Records of labeled boxes:
⟨

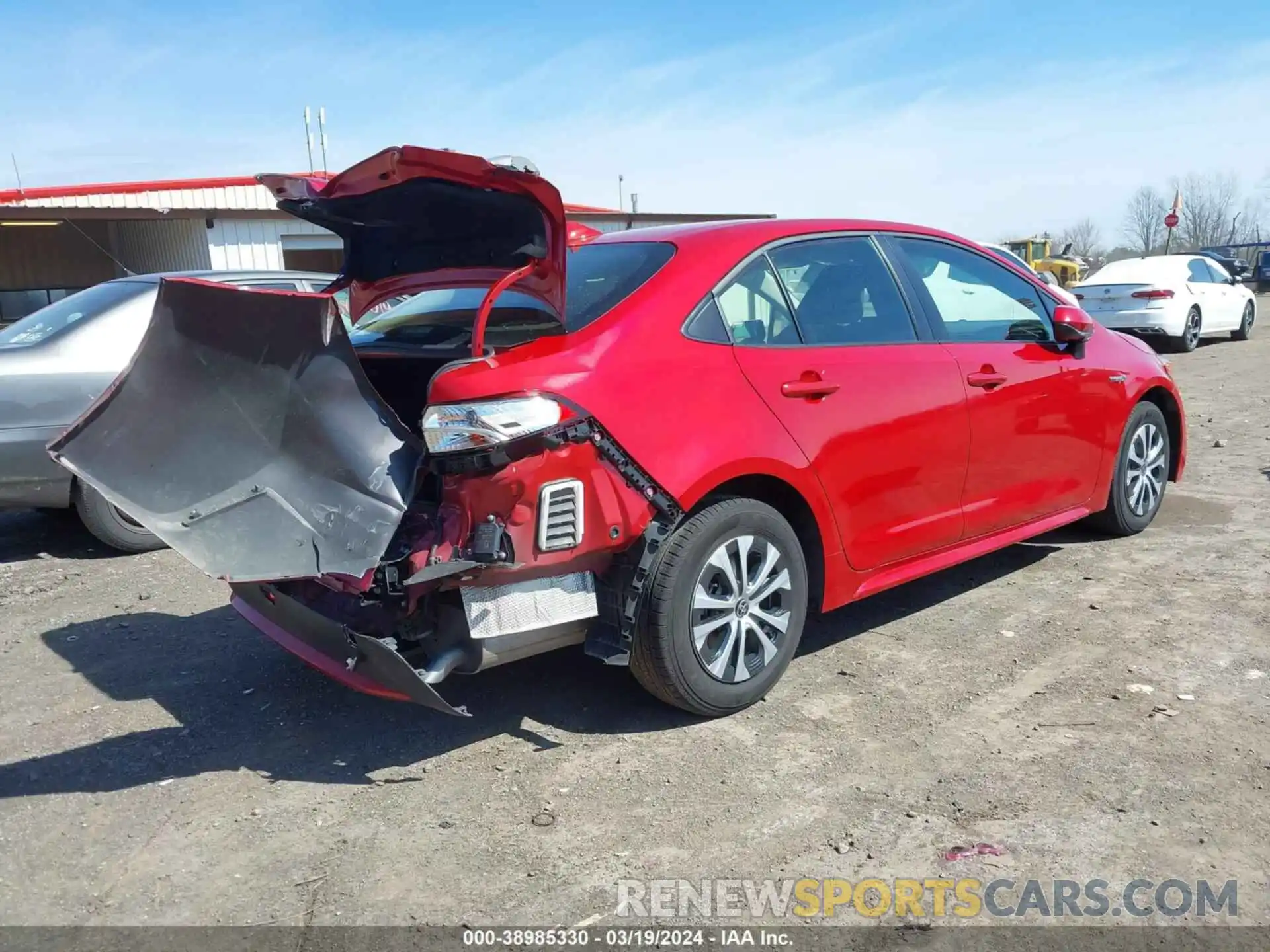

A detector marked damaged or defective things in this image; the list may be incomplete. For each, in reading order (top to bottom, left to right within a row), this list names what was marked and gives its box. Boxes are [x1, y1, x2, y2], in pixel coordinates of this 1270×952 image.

crumpled bumper [230, 579, 468, 714]
severe rear damage [47, 147, 664, 714]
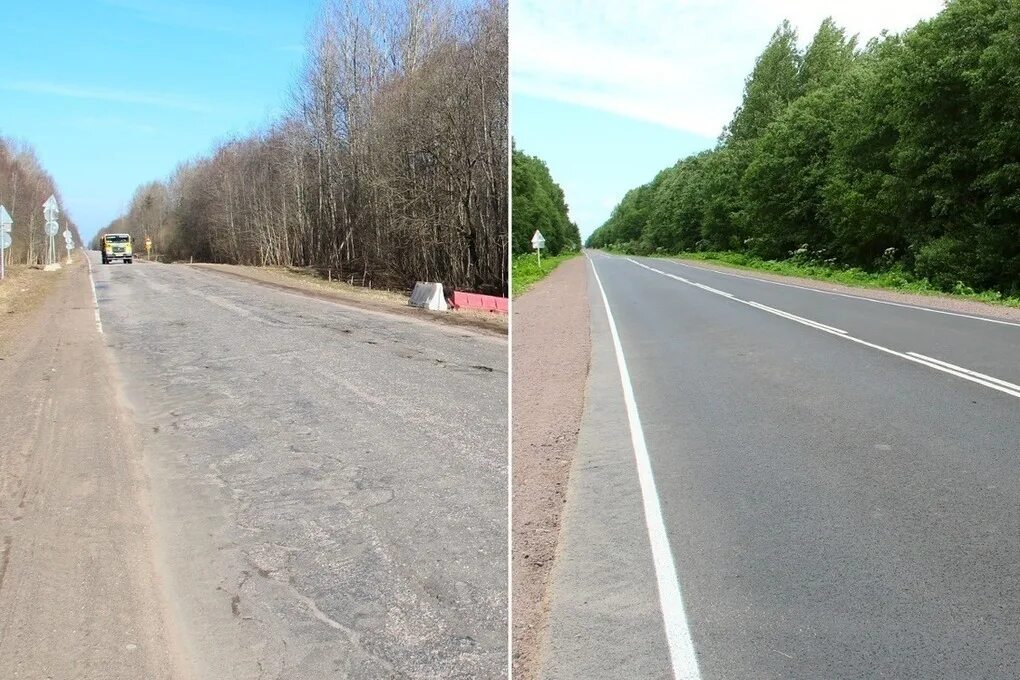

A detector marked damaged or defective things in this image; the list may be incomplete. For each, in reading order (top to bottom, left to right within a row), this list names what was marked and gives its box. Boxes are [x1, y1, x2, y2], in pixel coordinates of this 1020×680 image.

damaged road surface [4, 255, 506, 680]
cracked asphalt [93, 255, 508, 680]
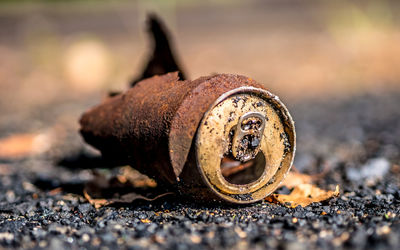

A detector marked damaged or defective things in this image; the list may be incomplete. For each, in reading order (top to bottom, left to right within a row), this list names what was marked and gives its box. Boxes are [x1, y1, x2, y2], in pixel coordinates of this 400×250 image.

rusty can [79, 72, 296, 203]
corroded metal surface [79, 72, 296, 203]
rust stain on can [79, 72, 296, 203]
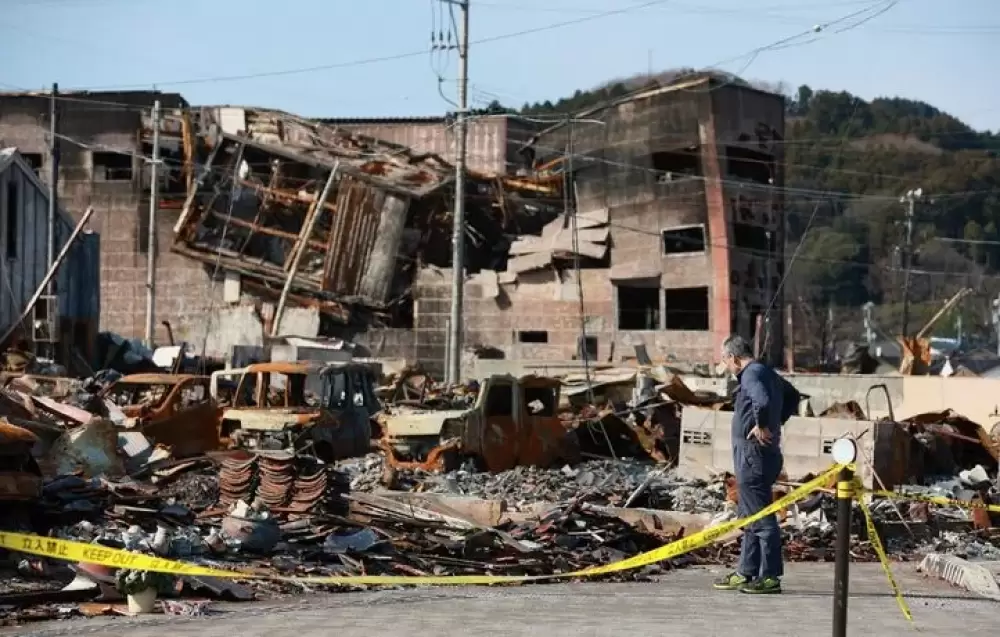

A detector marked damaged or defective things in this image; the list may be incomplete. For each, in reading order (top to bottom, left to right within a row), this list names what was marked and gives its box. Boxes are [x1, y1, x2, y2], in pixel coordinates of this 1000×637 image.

broken window [20, 152, 42, 175]
broken window [92, 153, 134, 183]
broken window [652, 147, 700, 176]
broken window [728, 145, 772, 184]
burnt building wall [0, 90, 221, 342]
broken window [660, 225, 708, 252]
broken window [736, 224, 772, 253]
broken window [612, 286, 660, 330]
broken window [664, 286, 712, 330]
burnt truck cab [209, 360, 380, 460]
broken window [484, 382, 516, 418]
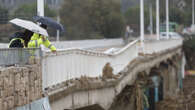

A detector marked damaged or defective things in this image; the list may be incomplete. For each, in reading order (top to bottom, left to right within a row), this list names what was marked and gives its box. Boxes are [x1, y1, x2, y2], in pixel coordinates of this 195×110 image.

damaged stone bridge [40, 38, 184, 109]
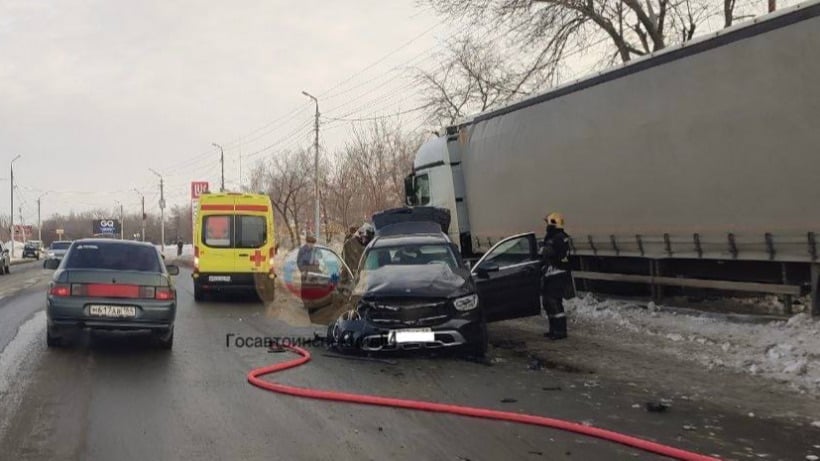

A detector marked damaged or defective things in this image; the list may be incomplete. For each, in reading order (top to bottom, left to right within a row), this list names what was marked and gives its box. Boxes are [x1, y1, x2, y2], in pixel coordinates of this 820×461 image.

crumpled car hood [354, 262, 470, 298]
damaged black car [326, 207, 544, 358]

⟩

Task description: Write out the lines verbatim, beginning at the line that contains "this 195×110 image." and stopping after the line that contains "damaged stone bridge [40, 38, 184, 109]". Include both of those lines.

Result of the exercise:
A detector marked damaged or defective things in this image; the list may be incomplete. For each, in reading order (top to bottom, left to right within a row), this list names what was marked and gives its box. Boxes are [x1, y1, x2, y2], in pixel coordinates of this 195×110 image.

damaged stone bridge [40, 38, 184, 109]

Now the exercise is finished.